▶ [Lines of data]
---------------
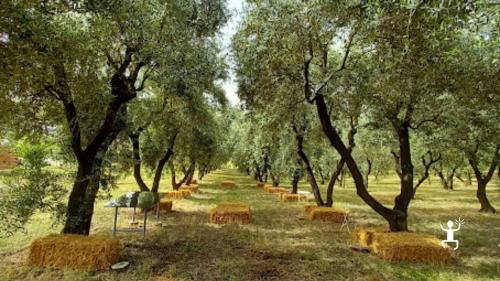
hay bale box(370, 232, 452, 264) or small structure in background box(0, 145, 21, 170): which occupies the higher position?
small structure in background box(0, 145, 21, 170)

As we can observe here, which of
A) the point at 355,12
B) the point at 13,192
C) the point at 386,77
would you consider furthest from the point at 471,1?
the point at 13,192

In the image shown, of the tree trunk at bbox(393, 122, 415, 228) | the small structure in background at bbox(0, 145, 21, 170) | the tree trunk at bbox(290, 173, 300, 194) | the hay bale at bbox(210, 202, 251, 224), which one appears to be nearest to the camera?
the small structure in background at bbox(0, 145, 21, 170)

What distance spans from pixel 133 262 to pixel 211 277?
263cm

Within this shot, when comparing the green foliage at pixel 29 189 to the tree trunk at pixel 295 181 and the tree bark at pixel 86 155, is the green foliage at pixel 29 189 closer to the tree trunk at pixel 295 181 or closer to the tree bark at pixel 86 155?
the tree bark at pixel 86 155

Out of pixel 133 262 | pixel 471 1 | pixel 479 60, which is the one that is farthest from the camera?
pixel 479 60

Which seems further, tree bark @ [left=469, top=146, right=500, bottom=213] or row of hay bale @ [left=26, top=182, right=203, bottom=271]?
tree bark @ [left=469, top=146, right=500, bottom=213]

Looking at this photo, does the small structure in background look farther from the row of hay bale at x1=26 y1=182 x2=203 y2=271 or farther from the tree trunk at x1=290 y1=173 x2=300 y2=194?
the tree trunk at x1=290 y1=173 x2=300 y2=194

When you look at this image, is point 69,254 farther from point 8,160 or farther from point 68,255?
point 8,160

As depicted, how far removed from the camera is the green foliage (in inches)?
359

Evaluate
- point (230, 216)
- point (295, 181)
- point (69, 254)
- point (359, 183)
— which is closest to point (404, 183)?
point (359, 183)

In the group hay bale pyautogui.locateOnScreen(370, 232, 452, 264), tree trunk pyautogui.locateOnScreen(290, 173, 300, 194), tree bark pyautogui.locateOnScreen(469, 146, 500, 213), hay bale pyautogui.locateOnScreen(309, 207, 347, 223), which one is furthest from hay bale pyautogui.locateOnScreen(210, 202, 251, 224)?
tree bark pyautogui.locateOnScreen(469, 146, 500, 213)

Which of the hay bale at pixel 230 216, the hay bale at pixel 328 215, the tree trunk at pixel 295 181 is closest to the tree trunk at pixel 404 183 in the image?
the hay bale at pixel 328 215

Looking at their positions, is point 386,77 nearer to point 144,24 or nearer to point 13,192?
point 144,24

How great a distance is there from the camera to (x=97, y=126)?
11.9 meters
---------------
▶ [WHAT IS NEEDED] Write out the full listing verbatim, excluding its pictures.

▶ [RESPONSE TO THIS EXERCISE]
hay bale box(370, 232, 452, 264) or small structure in background box(0, 145, 21, 170): which occupies the higher position?
small structure in background box(0, 145, 21, 170)

As we can observe here, which of
A) the point at 355,12
B) the point at 13,192
C) the point at 386,77
would you consider furthest from the point at 471,1?
the point at 13,192

In the image shown, of the tree trunk at bbox(393, 122, 415, 228) | the small structure in background at bbox(0, 145, 21, 170) | the tree trunk at bbox(290, 173, 300, 194) | the hay bale at bbox(210, 202, 251, 224), which one appears to be nearest to the camera?
the small structure in background at bbox(0, 145, 21, 170)

What distance spans from pixel 133 262 to pixel 211 277?
263cm

Within this shot, when comparing the green foliage at pixel 29 189 to the tree trunk at pixel 295 181 and the tree bark at pixel 86 155, is the green foliage at pixel 29 189 closer to the tree trunk at pixel 295 181 or closer to the tree bark at pixel 86 155?
the tree bark at pixel 86 155

Out of pixel 133 262 | pixel 471 1 | pixel 479 60, which is the one that is farthest from the camera?
pixel 479 60

Which seems further, tree bark @ [left=469, top=146, right=500, bottom=213] or row of hay bale @ [left=26, top=182, right=203, bottom=271]?
tree bark @ [left=469, top=146, right=500, bottom=213]

Looking at this photo, does the small structure in background look farther from the row of hay bale at x1=26 y1=182 x2=203 y2=271 or farther from the tree trunk at x1=290 y1=173 x2=300 y2=194?
the tree trunk at x1=290 y1=173 x2=300 y2=194

When you look at this image, is point 69,254 farther from point 8,160 or farther from point 68,255?
point 8,160

As depicted, how far removed from the camera is the green foliage (in inches)?
359

Evaluate
- point (230, 216)
- point (295, 181)
- point (69, 254)
- point (359, 183)
— which is closest to point (404, 183)?
point (359, 183)

In the group hay bale pyautogui.locateOnScreen(370, 232, 452, 264), tree trunk pyautogui.locateOnScreen(290, 173, 300, 194), tree bark pyautogui.locateOnScreen(469, 146, 500, 213), hay bale pyautogui.locateOnScreen(309, 207, 347, 223), which one is furthest from hay bale pyautogui.locateOnScreen(210, 202, 251, 224)?
tree bark pyautogui.locateOnScreen(469, 146, 500, 213)

Which of the hay bale at pixel 230 216, the hay bale at pixel 328 215, the tree trunk at pixel 295 181 is closest to the tree trunk at pixel 404 183 in the image?
the hay bale at pixel 328 215

Looking at their positions, is point 386,77 nearer to point 144,24 or nearer to point 13,192?
point 144,24

How great a distance is there from the camera to (x=97, y=126)?
11.9 meters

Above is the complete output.